Marseille : les autorités étaient "dans le déni" malgré un rapport alarmant en 2015

Christian Nicol, ancien inspecteur général de l'administration du développement durable, a publié un rapport en 2015 sur l'état du logement à Marseille. Il indique avoir été accusé de "parti pris" à l'époque.

Le quartier de Noailles, à Marseille, où se sont effondrés les immeubles.
Le quartier de Noailles, à Marseille, où se sont effondrés les immeubles. (Emin AKYEL / AFP)

Les autorités publiques étaient "dans le déni" malgré la publication en 2015 d'un rapport alarmant sur l'état d'insalubrité de 40 000 logements à Marseille, a estimé ce mardi 6 novembre sur franceinfo Christian Nicol, ancien inspecteur général de l'administration du développement durable et auteur de cette étude qui dit avoir été accusé de "parti pris" à l'époque. Lundi, trois immeubles se sont effondrés dans le quartier Noailles à Marseille, faisant au moins trois morts.

franceinfo : Dans quel état était le parc immobilier à Marseille en 2015, quand vous avez rendu votre rapport ?

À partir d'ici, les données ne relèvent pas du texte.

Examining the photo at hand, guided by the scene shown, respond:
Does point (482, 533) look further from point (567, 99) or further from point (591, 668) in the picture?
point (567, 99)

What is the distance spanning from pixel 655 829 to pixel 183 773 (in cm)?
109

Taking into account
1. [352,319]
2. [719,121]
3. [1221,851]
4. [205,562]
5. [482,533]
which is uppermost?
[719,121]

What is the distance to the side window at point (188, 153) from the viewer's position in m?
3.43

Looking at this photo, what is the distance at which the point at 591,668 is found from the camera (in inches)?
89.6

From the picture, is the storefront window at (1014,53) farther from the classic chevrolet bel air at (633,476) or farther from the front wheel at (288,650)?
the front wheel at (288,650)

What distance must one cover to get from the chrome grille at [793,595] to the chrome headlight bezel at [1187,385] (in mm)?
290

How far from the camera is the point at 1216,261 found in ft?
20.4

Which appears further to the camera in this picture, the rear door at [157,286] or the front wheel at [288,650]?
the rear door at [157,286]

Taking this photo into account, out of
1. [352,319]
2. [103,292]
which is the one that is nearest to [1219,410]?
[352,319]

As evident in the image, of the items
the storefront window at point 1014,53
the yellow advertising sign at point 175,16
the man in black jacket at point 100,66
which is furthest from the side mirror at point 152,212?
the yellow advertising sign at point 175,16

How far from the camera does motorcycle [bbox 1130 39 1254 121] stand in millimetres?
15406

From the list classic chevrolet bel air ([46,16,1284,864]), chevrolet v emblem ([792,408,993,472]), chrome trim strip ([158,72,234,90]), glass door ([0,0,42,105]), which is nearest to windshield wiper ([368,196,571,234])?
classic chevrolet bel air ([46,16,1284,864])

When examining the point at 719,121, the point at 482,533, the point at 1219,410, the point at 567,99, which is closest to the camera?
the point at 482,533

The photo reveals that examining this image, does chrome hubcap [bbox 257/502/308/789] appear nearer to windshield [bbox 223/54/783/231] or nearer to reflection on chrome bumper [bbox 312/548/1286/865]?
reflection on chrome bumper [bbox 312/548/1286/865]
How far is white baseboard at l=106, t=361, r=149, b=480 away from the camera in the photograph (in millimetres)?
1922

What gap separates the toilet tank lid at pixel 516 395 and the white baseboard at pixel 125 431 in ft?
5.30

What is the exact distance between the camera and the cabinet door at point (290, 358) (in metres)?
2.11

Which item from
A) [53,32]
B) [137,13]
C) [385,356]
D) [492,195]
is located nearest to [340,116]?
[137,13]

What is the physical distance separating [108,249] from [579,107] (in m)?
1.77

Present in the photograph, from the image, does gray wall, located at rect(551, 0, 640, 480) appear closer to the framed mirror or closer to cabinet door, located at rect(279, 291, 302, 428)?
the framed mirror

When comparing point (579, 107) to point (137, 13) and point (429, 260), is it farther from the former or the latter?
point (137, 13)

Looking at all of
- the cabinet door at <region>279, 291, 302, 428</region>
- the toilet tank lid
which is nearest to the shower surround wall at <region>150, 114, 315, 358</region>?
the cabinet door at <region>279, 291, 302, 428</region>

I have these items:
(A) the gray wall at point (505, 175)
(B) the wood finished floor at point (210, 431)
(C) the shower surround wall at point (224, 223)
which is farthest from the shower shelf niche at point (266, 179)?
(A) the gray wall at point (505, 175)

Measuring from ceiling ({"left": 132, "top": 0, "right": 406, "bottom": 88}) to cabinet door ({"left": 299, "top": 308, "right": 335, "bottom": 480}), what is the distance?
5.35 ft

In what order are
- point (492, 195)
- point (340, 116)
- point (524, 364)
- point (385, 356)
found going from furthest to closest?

Christian Nicol : Marseille était la ville d'Europe qui probablement comportait le plus d'habitat indigne, c'est-à-dire le plus de logements insalubres ou menaçant de tomber en ruines. La ville n'était pas complètement inactive mais les actions qu'elle engageait avaient des résultats faibles. D'une part, les effectifs des agents dans les services qui travaillaient sur ces questions-là n'étaient pas à la hauteur du problème. Du côté de l'État pour l'insalubrité, ce n'était pas mieux : il y avait un seul agent qui s'occupait des problèmes d'insalubrité dans toute la région. Comment voulez-vous qu'il y arrive ? Du coup, alors que c'est la ville qui a le plus d'habitat insalubre ou dangereux en Europe, c'est l'une des villes où il y a le moins d'arrêtés de péril ou d'insalubrité qui sont pris.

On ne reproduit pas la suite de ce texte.